TEXT UNDER STUDY »
Elkridge apartment complex provides relief for the elderly Seniors escape noise of young neighbors to find quiet, affordable homes

July 01, 1996|By Shanon D. Murray | Shanon D. Murray,SUN STAFF

Joseph Wolf lived in a Glen Burnie apartment building for five years until noisy neighbors made it difficult for the 69-year-old man to rest -- causing his blood pressure to skyrocket.

His problem was alleviated last week when he and his wife, Vivian, also 69, moved to Colonial Landing in Elkridge, Howard County's newest apartment complex for seniors.

Development of senior housing is causing friction in some neighborhoods, as builders scramble to create affordable homes for the county's booming senior population -- projected to increase by 259 percent in the next 24 years.

But while projects in Ellicott City and Columbia have encountered stiff opposition from some community residents, the Elkridge complex has garnered almost none.

"It's not like we came in to build a housing project," said John Reynolds, Colonial Landing's property manager. "It's a beautiful building along Route 1 -- which needed a beautiful building."

Colonial Landing is the second senior home built and operated in Howard County by the Baltimore-based Shelter Properties development company. It also operates the Carriage Run facility in Columbia's Owen Brown village.

According to the state Office of Planning, the county has about 20,500 residents 60 and older, about 10 percent of the county's population.

Projections are for a 25 percent increase in the county's total population in the next decade and a 70 percent increase in the elderly population.

The Wolfs owned a home on the Eastern Shore for many years, but as they grew older, the demands of keeping up a home became too much for them to handle. So they moved to the Glen Burnie apartment, but found living with younger tenants to be noisy and uncomfortable.

The Elkridge complex drew them to Howard County.

"I prefer a senior building," Vivian Wolf said. "It's quiet and secure."

And affordable, they add.

Colonial Landing apartments rent for as low as $385, Reynolds said.

To live there, potential tenants must be at least 62 years old and their income must not exceed $22,020 for individuals and $25,140 for couples.

While much of the secure, four-story, 100-apartment building was completed in March, a water garden still is under construction, along with a walking trail that will wind around the building and extend to the Elkridge branch library and a county-operated senior center next door.

But the dozens of construction workers, heavy equipment and dust didn't deter 15 residents from moving in two weeks ago. Reynolds expects the building to be fully occupied by the fall.

"It says a lot about the need for these kind of places," he said. "We have the technology to keep people alive longer. They should have affordable, dignified housing that they can be proud of."

The building is an "independent living" facility, meaning tenants must be able to meet their own daily needs such as grooming without the intervention of the building's four-person management, maintenance and housekeeping staff.

While it isn't the responsibility of the building staff to provide medical care for the tenants, it is their job to "keep the place hopping, keep it from becoming nursing home-ish," Reynolds said.

"We don't have many rules here, but we do ask residents not to wander the halls in their housecoats and slippers. It's not a [nursing] home."

Moving from a house to an apartment in a senior complex may be difficult for some seniors.

The trauma of giving away or throwing out belongings accumulated over decades can be traumatic, said Juanita Hoffman, 73, who recently moved to Colonial Landing with her husband, Edward.

And having rent payments again, years after paying off a mortgage can also be a turnoff, said Edward Hoffman, 74.

But when the former longtime Elkridge residents were unable to maintain their Florida home after nine years, they chose to return to the county instead of live with their son in New Jersey.

As they said, "We wanted our own place."

INFORMATION SHOWN »
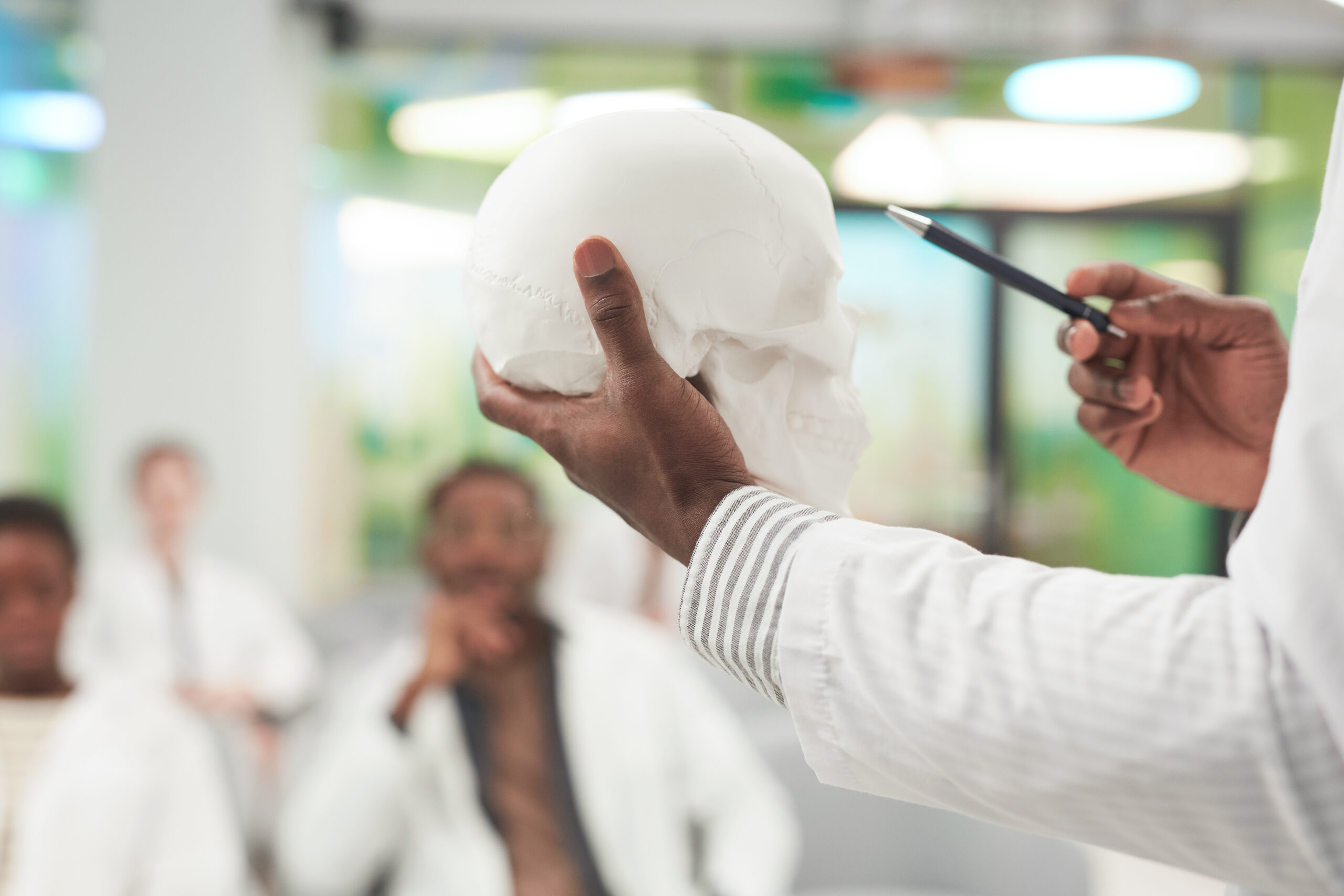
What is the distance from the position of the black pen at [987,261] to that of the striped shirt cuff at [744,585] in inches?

WORK TO COMPLETE »
a. Transcribe the Colonial Landing article from "Projections are for" to "to Howard County.".
b. Decide whether each statement agrees with the Colonial Landing article. Answer yes or no, and quote the words of the article that settle it.
(i) Joseph and Vivian Wolf are the same age.
(ii) The cheapest Colonial Landing apartments rent for $285.
(iii) The Colonial Landing building has six stories.
c. List every percentage figure that appears in the Colonial Landing article.

OUTPUTS FOR THE TASKS »
a.
Projections are for a 25 percent increase in the county's total population in the next decade and a 70 percent increase in the elderly population.

The Wolfs owned a home on the Eastern Shore for many years, but as they grew older, the demands of keeping up a home became too much for them to handle. So they moved to the Glen Burnie apartment, but found living with younger tenants to be noisy and uncomfortable.

The Elkridge complex drew them to Howard County.

b.
(i) Yes: "he and his wife, Vivian, also 69"
(ii) No: "Colonial Landing apartments rent for as low as $385"
(iii) No: "the secure, four-story, 100-apartment building"

c. 259 percent, 10 percent, 25 percent, 70 percent